4. The European Open Circuit Exposes US Players to a Fundamentally Different Competitive Pool
The core developmental argument: US summer competition (USTA sectionals, nationals) involves the same pool of US juniors competing against each other in a known environment. European open tournaments include players from across Europe, South America, Australia, and Asia — a genuinely diverse competitive pool. Players who have never competed internationally often discover tactical, stylistic, and competitive dimensions they have not encountered in the domestic circuit.
5. Jack Nadell International Represents a Pivot from Domestic to International Consulting
Greenstein’s career move from Scholarship for Athletes (domestic college recruitment) to Jack Nadell International (international competitive placement) signals a market recognition that the most sophisticated tennis families are beginning to see international competition as a necessary component of elite US player development, not just an optional enhancement.

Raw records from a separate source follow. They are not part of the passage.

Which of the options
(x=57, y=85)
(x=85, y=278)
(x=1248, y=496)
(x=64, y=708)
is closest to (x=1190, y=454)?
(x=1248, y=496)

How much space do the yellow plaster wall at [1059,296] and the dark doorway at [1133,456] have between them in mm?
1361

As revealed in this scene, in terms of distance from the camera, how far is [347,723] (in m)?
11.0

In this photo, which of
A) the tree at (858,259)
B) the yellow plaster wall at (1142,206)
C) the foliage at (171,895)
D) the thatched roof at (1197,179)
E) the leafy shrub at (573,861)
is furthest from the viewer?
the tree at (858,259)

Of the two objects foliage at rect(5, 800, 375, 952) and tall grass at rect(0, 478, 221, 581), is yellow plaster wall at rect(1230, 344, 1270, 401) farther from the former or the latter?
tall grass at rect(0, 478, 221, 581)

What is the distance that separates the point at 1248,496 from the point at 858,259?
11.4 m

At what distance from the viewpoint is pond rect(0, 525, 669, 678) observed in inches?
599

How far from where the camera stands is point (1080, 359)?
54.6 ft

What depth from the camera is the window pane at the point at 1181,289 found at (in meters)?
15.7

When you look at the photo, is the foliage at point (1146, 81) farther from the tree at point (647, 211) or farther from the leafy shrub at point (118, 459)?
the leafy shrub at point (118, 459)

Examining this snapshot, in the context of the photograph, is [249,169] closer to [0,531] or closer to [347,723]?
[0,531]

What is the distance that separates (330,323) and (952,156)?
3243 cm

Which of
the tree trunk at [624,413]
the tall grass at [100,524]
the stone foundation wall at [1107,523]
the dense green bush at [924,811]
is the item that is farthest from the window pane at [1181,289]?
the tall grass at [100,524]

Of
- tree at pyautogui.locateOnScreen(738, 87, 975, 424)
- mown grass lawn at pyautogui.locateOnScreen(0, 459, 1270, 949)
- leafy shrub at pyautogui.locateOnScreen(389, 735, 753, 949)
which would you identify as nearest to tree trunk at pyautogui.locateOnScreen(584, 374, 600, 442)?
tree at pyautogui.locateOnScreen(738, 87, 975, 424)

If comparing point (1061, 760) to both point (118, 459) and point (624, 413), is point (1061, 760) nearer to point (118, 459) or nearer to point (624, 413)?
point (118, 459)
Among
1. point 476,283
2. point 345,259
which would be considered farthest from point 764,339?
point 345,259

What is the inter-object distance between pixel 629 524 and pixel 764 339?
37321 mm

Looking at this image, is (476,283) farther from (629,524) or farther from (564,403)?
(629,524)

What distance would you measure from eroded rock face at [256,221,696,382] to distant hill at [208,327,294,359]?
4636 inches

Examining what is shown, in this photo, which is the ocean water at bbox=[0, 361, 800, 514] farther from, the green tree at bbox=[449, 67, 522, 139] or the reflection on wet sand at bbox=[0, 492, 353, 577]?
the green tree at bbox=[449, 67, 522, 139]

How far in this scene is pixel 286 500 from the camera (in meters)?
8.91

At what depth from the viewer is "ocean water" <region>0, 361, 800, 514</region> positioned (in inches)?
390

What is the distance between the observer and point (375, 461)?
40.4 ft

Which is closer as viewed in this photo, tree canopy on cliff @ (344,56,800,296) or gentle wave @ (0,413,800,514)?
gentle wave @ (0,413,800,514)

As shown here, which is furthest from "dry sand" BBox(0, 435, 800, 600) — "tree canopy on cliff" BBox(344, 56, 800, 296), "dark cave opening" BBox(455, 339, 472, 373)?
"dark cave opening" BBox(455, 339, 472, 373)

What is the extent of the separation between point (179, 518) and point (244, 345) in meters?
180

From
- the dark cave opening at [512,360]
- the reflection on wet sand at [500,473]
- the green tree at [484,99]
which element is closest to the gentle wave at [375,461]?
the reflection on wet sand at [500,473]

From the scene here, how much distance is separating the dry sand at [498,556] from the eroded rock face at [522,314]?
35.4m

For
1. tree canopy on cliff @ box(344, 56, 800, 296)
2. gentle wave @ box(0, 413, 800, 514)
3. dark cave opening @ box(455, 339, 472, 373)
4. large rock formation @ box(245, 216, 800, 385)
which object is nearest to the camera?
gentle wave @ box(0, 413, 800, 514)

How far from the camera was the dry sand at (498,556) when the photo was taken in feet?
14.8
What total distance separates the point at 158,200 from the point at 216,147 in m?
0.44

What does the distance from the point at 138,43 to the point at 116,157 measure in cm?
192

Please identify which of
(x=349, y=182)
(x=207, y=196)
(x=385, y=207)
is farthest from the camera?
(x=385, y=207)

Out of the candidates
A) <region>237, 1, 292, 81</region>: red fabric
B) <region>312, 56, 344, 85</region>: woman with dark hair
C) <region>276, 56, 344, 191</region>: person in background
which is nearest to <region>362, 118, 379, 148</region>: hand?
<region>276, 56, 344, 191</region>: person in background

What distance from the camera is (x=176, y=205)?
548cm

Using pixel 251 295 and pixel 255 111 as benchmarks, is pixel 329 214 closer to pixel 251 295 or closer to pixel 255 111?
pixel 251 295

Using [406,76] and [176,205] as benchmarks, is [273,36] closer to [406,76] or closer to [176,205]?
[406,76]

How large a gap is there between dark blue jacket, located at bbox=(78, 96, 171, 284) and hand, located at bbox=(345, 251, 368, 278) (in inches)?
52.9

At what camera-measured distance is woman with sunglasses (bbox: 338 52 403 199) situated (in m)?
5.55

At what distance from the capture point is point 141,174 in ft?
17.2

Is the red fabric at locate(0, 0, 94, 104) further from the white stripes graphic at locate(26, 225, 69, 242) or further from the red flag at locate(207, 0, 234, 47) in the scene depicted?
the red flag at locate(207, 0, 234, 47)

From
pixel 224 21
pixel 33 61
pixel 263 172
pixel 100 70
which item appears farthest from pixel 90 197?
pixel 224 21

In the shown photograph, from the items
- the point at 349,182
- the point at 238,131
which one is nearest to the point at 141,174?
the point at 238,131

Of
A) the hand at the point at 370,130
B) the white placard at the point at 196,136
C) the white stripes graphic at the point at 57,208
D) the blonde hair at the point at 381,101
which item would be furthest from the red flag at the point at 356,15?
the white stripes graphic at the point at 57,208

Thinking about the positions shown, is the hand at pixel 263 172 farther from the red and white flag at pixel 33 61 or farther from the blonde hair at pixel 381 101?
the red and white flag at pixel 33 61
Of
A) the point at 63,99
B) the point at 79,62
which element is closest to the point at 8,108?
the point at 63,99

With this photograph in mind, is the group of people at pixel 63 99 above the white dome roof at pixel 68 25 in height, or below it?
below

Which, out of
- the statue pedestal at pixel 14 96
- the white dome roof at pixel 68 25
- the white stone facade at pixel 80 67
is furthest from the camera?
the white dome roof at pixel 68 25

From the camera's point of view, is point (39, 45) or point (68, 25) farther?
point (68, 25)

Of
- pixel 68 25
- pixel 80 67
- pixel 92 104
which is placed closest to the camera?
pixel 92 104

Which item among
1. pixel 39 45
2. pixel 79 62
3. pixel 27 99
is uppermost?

Actionable Advice for Families
- Investigate the “25 Matches in 25 Days” program through Jack Nadell International if your player is 16-20 and aiming for a college or professional career — the European competitive exposure delivers something the domestic summer circuit cannot
- Confirm current NCAA rules on prize money eligibility before entering European prize money events — the $10K threshold is current guidance but NCAA rules evolve
- Build international competition into multi-year development planning, not just as a senior year supplement — the earlier international competitive experience is integrated, the more it shapes a player’s competitive breadth
- Understand that selling your current consulting relationship (Scholarship for Athletes to Josh McCumber) and moving to a new market segment (international placement) is a market signal — the consultants who know this space best are moving toward international experience as the next frontier
INTENNSE Relevance
- International pipeline for INTENNSE roster: Players who have completed programs like “25 Matches in 25 Days” have a breadth of competitive experience — across surfaces, styles, and nationalities — that makes them more adaptable to INTENNSE’s diverse roster and team format
- Prize money event model: INTENNSE’s league prize money structure should be designed with NCAA eligibility implications in mind — if INTENNSE events can remain accessible to college-enrolled players, the pipeline between college and INTENNSE is much wider
- European competitive circuit relationship: Tennis Europe’s partnership with Jack Nadell is a model for INTENNSE international player development partnerships — formal access to a sanctioned circuit provides credibility and regulatory clarity
- Ross Greenstein as pipeline advisor: Greenstein is now positioned at the intersection of international competition and US college tennis — a natural INTENNSE relationship for identifying players transitioning from college eligibility to professional play who have international competitive experience
Notable Quotes
“Twenty-five matches in twenty-five days. That’s what a real professional summer looks like. That’s the volume of competition that changes a player.”
“The $10,000 prize money events — you can still play them and be NCAA-eligible. Most families don’t know that. It opens up the whole European circuit.”
“American players spend their summers playing the same forty kids over and over. In Europe, every tournament is a different field from a different country. That’s development.”